Joshua.Hu | Joshua Rogers' Scribbles

Creating an eBay crawler for fun and profit

My first video game was a Gameboy Advance SP (the obviously superior blue version). Other than Pokemon (Sapphire Blue!), my favorite game was Super Mario World: Super Mario Advance 2. However, since I was young, I’ve always been interested in old video games. Whether that be the Magnavox Odyssey, Atari, Intellivision, or later consoles like the Sega Master System, Nintendo NES, SNES, Dreamcast, or Gamecube, something always attracted me to games that were never really intended for consumption by somebody my age.

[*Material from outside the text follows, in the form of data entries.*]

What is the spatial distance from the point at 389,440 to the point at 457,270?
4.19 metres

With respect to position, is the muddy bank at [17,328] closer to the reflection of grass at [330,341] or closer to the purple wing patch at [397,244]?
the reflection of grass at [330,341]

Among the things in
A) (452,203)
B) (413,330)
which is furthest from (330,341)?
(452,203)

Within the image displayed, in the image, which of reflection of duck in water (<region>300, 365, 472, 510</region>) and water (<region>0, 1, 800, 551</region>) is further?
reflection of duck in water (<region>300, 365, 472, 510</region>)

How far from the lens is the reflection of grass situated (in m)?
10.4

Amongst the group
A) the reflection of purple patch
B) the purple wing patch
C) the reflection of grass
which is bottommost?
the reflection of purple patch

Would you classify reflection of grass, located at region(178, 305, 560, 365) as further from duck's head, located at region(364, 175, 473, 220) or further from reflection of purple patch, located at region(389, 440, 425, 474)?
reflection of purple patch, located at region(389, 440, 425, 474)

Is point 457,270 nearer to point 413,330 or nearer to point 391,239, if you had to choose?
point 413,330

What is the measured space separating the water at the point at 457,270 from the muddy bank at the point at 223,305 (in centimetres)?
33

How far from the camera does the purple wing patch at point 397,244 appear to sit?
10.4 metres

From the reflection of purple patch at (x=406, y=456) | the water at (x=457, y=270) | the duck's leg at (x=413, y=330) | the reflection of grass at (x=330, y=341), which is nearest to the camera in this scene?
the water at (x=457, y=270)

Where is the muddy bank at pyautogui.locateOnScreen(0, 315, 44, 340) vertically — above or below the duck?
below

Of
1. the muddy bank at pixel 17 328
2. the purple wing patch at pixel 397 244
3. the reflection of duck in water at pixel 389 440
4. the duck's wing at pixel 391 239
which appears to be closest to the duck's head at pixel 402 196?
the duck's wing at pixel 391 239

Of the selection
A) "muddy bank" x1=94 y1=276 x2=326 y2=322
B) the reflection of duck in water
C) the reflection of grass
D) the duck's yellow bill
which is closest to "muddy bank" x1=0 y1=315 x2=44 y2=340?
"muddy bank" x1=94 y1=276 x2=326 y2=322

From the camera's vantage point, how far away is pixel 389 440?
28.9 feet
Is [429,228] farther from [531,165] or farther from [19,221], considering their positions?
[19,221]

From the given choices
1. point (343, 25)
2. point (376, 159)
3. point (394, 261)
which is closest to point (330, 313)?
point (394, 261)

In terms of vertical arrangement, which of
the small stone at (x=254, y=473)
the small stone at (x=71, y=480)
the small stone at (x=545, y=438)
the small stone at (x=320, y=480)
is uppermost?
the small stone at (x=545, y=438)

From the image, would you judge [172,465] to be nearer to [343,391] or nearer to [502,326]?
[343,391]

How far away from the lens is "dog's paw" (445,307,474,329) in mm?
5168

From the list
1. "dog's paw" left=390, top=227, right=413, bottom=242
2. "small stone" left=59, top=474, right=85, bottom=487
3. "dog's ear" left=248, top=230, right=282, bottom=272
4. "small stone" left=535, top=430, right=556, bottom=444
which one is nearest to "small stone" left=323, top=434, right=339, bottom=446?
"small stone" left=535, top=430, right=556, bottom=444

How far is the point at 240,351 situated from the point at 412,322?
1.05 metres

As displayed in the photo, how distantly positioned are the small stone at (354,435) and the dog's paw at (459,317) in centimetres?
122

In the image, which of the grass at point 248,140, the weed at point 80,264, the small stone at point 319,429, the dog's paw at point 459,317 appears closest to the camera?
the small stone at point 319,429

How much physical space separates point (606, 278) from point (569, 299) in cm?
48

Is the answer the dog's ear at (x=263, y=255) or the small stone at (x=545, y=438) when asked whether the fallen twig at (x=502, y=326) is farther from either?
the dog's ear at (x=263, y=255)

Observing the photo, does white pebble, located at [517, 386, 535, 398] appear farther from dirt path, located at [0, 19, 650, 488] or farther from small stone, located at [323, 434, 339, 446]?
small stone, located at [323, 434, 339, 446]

Around the age of 12, I got into the collecting scene of retro gaming; that is, purchasing old/retro video games simply for the sake of owning them – a collection of antiques, if you may. Originally, I collected everything; consoles, games, and everything in-between. For every console. Eventually, I focused solely on the Nintendo Entertainment System, with a few bits and pieces which had some sentimental value being added along the way. Doing repairs on broken systems was also a good way to practise some skills in electrical engineering (bleh).

The reason I got into all of this is for another time to discuss, but I do find the NES and its history fascinating, and video game history outside of the USA and Japan has often been neglected. So while collecting, I also obtained a great detail of knowledge about the history of the games I was collecting.

I’ve talked at various conferences (such as Penny Arcade Exhibition/PAX), have written papers, have contributed to newspapers, and have even contributed to museum exhibitions about the history of video games. I even finished my Bachelor of Arts with a final project related to the preservation of old video games. I’ve also met many great people by collecting and researching these games and their histories, including professional scholars, archivists, and people from similar professions. One day (yeah, I’ll keep saying it!) my book will be finished about the history of the NES in Australia/Europe.

Anyways, on top of simply purchasing these old systems for fun, I also bought and sold games for a profit, where I could, to fund my future purchases (I was “seriously” collecting between the ages of 15-20, so I did not have a real job). Unlike in America, where there is a culture of giving away old video games for nearly nothing – via garage sales, meet&swaps, second-hand/charity stores, and websites like craigslist – in Australia, it is extremely rare to find older video games for such great prices, as most owners know that they can be sold second-hand for a nice amount of money. There’s always money to be made in Australia… This meant that the only major way to find second-hand retro video games – being sold by the average seller, not from other collectors – was through eBay.

With much greater demand from collectors than a supply of retro video games in Australia, searching eBay once a day or so would rarely result in finding a good deal on a game, because other people would quickly spot the listing and purchase it. While in reality, I was checking eBay more like every hour since it was a simple f5-click on my computer, and at the time I was spending probably 14-hours a day on my computer, I still wasn’t satisfied with how inefficient this was, and after missing out on some amazing deals by just 5-or-10-minutes, I wanted a solution which would automate nearly everything for me. Likewise, I wanted a way to filter out all the listings which had been relisted (i.e. they were previously listed, and did not get sold, thus being listed again) – since that made up most of the new listings on eBay, and I wouldn’t be buying those items anyways.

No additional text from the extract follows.